BONAVENTURE. À vot’ santé, voisin.
FRANÇOIS. Merci !… à la vôtre !
BONAVENTURE. Vous faites tout de même là une fière affaire, oui !
FRANÇOIS. Hé ! hé !
BONAVENTURE. Un cœur d’or… et une bonne fille… Ah ! dame, on irait loin pour trouver sa pareille !
FRANÇOIS. Ça, c’est vrai… elle n’est point vilaine de son corps… Vous qu’êtes de la maison, c’est-il vrai que le papa Valentin a sept cents écus cachés dans sa paillasse ?… (À part). V’là qu’est questionné adroitement !…

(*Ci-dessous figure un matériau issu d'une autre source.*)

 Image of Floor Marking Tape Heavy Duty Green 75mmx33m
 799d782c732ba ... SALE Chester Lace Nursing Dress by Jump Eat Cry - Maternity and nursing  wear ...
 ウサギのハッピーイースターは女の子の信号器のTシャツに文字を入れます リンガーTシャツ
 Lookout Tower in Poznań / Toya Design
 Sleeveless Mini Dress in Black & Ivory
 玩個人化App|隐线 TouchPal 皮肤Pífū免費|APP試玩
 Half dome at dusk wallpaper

CHAMPAGNE, bas. Avez-vous entendu ?…
ROBIN. Sept cents écus !
MOREL. Dans la paillasse…
BONAVENTURE, à part. Il ne pense qu’aux écus ! (Haut.) Et bien pieuse, et bien charitable… soignant son vieux père comme un ange, quoi !
FRANÇOIS. Ah ! dame… Elle n’est point méchante… À vot’ santé !…

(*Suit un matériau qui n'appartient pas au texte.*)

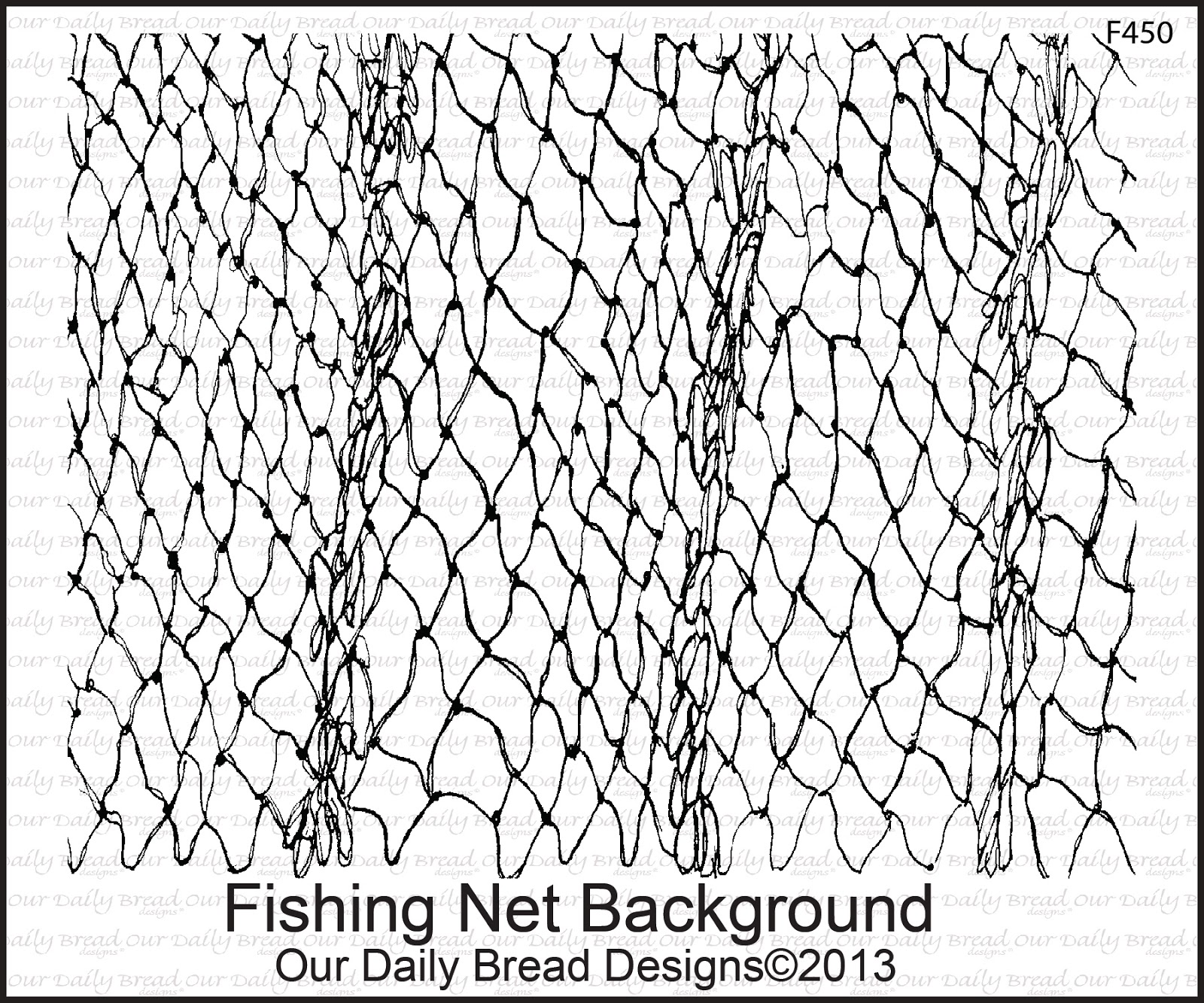 Fishing With Drawing More Information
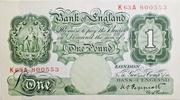1 Pound (Britannia, no thread) – avers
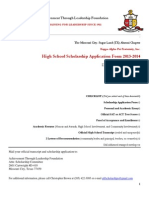 2014 ATLF HS Senior Scholarship Application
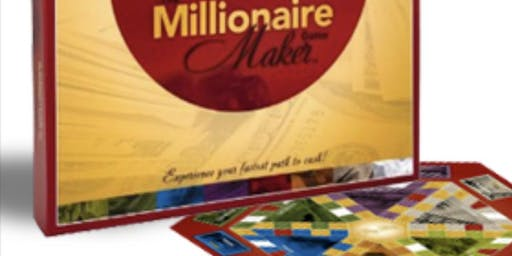 Millionaire Maker Game Night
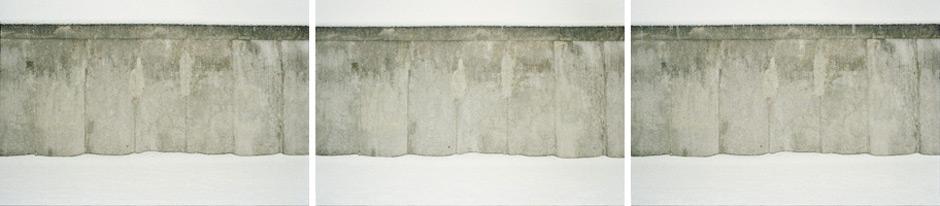 Diane Welke: Grenzmauer75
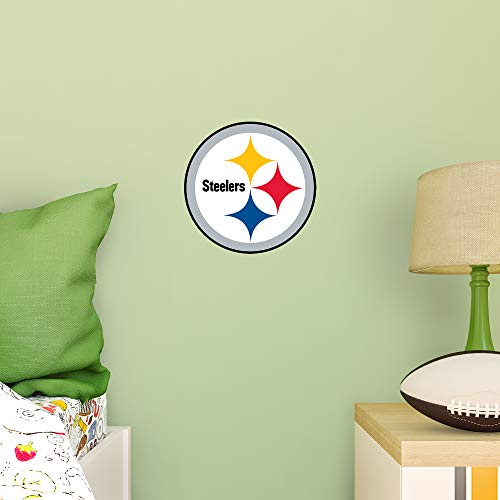 NFL Pittsburgh Steelers - Logo Teammate- Officially Licensed Removable Wall Decal, Multicolor, Big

BONAVENTURE. À la vôtre… C’est un trésor !
FRANÇOIS, vivement. Dans la paillasse ?
BONAVENTURE. Eh ! non, je vous parle de mademoiselle Rosalie…
FRANÇOIS. J’entends bien… mais…
BONAVENTURE. C’est un trésor que je vous dis.
FRANÇOIS. Moi, je dis qu’il faut des écus pour rendre une femme heureuse !… Je n’suis point intéressé, dà !… s’y a seulement sept cents dans dans la paillasse ?…
CHAMPAGNE, bas. Écoutez !
BONAVENTURE, haussant les épaules. Il y a plus de sept cents écus. (Mouvement des trois aventuriers.)
FRANÇOIS. Y en a-t-il huit cents ?
BONAVENTURE. Jarni Dieu ! l’homme, vous n’aimez pas mademoiselle Rosalie !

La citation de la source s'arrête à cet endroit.